* Stated task
Find "How big is the" in the material, then return exactly the line containing it and all lines after it to the end, leaving out pictures.

* Data provided
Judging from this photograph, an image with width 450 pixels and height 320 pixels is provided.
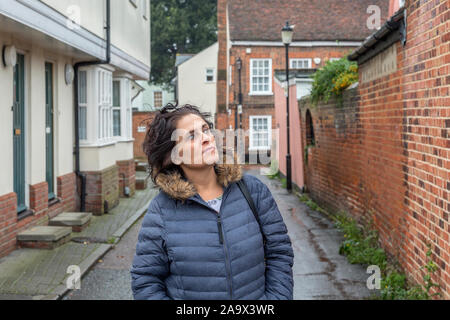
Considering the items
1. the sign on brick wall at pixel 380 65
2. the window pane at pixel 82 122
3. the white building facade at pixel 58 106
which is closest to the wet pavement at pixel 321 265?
the sign on brick wall at pixel 380 65

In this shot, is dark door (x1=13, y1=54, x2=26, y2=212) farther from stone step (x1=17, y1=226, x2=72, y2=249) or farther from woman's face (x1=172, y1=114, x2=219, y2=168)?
woman's face (x1=172, y1=114, x2=219, y2=168)

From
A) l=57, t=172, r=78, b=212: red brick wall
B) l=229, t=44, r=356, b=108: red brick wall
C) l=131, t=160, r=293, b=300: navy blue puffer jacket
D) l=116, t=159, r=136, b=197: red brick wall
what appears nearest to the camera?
l=131, t=160, r=293, b=300: navy blue puffer jacket

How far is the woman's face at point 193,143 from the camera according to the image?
2.69 m

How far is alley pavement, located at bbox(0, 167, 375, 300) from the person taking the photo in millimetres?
6129

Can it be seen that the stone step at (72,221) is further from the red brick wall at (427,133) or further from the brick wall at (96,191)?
the red brick wall at (427,133)

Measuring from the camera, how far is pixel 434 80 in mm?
4738

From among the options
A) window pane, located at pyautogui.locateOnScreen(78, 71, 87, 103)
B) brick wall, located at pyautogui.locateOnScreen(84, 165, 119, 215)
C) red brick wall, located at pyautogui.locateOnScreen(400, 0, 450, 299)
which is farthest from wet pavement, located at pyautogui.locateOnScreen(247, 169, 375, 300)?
window pane, located at pyautogui.locateOnScreen(78, 71, 87, 103)

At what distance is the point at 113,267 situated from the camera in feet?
24.4

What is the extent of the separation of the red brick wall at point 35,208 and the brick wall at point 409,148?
5009 mm

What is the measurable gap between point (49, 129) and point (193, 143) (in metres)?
7.80

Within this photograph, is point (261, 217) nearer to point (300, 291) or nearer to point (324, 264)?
point (300, 291)

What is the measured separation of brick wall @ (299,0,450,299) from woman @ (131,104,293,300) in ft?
7.41
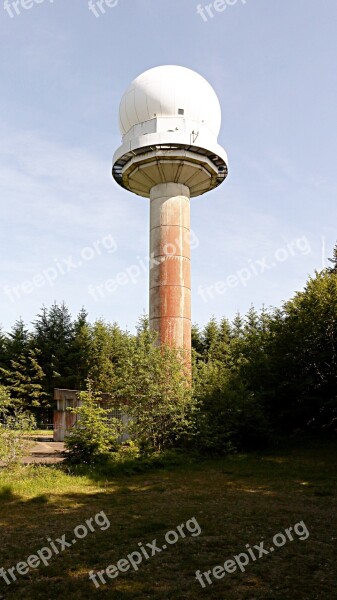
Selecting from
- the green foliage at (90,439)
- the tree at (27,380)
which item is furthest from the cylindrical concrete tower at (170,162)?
the tree at (27,380)

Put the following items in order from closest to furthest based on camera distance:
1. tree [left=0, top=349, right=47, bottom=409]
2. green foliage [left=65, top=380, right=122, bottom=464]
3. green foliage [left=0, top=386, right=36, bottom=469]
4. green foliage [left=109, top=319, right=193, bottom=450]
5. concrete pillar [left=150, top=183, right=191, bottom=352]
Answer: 1. green foliage [left=0, top=386, right=36, bottom=469]
2. green foliage [left=65, top=380, right=122, bottom=464]
3. green foliage [left=109, top=319, right=193, bottom=450]
4. concrete pillar [left=150, top=183, right=191, bottom=352]
5. tree [left=0, top=349, right=47, bottom=409]

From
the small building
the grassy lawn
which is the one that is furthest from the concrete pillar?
the small building

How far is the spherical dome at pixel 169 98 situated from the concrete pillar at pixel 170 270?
3.21 meters

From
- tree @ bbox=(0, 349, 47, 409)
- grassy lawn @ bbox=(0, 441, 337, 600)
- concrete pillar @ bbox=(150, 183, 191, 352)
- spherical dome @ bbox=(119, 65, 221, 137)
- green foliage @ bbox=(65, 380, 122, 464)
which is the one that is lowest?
grassy lawn @ bbox=(0, 441, 337, 600)

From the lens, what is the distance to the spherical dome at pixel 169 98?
→ 20.9 meters

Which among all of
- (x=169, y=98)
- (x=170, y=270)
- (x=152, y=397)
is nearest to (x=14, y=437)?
(x=152, y=397)

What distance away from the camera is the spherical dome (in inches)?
822

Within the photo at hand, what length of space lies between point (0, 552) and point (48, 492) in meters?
4.56

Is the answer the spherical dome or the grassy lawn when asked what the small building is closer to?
the grassy lawn

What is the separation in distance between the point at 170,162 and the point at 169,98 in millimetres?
2744

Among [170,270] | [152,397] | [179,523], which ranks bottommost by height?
[179,523]

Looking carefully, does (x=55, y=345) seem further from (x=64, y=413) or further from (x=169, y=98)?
(x=169, y=98)

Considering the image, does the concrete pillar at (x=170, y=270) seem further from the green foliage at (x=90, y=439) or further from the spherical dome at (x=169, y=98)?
the green foliage at (x=90, y=439)

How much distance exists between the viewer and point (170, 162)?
20.6 meters
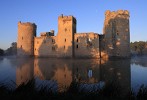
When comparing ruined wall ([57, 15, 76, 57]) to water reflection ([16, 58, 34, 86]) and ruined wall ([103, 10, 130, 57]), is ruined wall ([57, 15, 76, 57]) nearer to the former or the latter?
ruined wall ([103, 10, 130, 57])

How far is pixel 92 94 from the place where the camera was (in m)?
5.54

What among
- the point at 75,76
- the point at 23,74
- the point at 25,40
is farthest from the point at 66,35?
the point at 75,76

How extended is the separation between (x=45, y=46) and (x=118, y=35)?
15373 mm

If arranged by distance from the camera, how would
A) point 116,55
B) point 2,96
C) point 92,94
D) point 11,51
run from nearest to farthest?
1. point 2,96
2. point 92,94
3. point 116,55
4. point 11,51

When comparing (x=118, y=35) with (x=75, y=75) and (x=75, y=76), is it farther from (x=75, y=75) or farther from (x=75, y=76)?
(x=75, y=76)

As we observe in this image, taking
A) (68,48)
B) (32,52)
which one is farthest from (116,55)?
(32,52)

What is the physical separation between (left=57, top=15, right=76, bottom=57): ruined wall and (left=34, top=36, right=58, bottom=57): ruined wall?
2.03m

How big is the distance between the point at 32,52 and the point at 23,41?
122 inches

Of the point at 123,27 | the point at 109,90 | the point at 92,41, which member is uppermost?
the point at 123,27

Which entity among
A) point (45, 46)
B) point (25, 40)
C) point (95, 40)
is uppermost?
point (25, 40)

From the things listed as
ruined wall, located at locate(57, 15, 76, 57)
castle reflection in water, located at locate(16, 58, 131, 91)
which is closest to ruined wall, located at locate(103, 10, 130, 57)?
ruined wall, located at locate(57, 15, 76, 57)

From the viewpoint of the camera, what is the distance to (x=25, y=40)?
135ft

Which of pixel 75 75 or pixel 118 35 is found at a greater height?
pixel 118 35

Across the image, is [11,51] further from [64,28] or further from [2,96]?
[2,96]
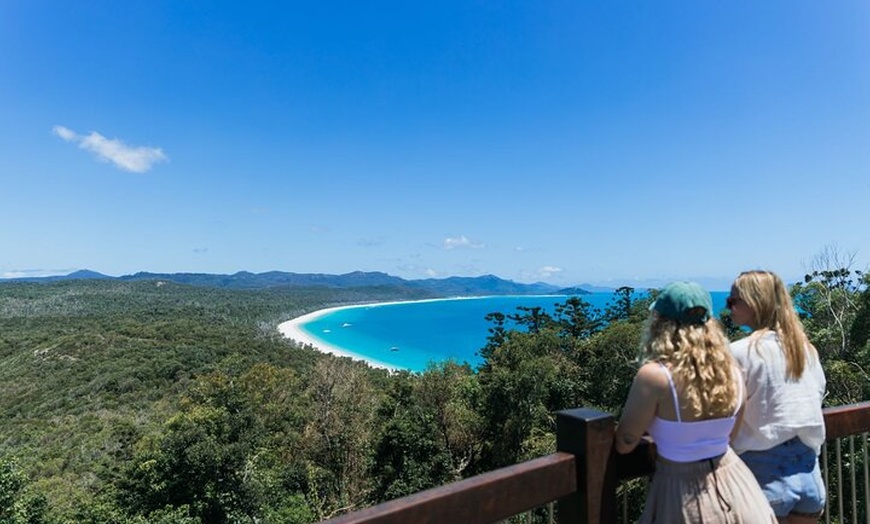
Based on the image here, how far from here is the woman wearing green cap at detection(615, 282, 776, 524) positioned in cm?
130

* Answer below
How big is the distance between the point at 32,52 and the point at 23,41?
122 inches

Of the point at 123,27 | the point at 109,90 | the point at 92,41, which member is uppermost?
the point at 123,27

Which entity among
A) point (45, 46)
B) point (25, 40)
C) point (95, 40)
is uppermost?
point (25, 40)

From the things listed as
ruined wall, located at locate(57, 15, 76, 57)
castle reflection in water, located at locate(16, 58, 131, 91)
which is closest to ruined wall, located at locate(103, 10, 130, 57)?
ruined wall, located at locate(57, 15, 76, 57)

From the viewpoint of the camera, what is the distance to (x=25, y=40)?
135ft

Which of pixel 75 75 or pixel 118 35 is found at a greater height?
pixel 118 35

Across the image, is [11,51] further from [64,28] or further from [2,96]?
[2,96]
Based on the image here, how far from here is the woman wearing green cap at detection(615, 282, 776, 524) positioned in cm?
130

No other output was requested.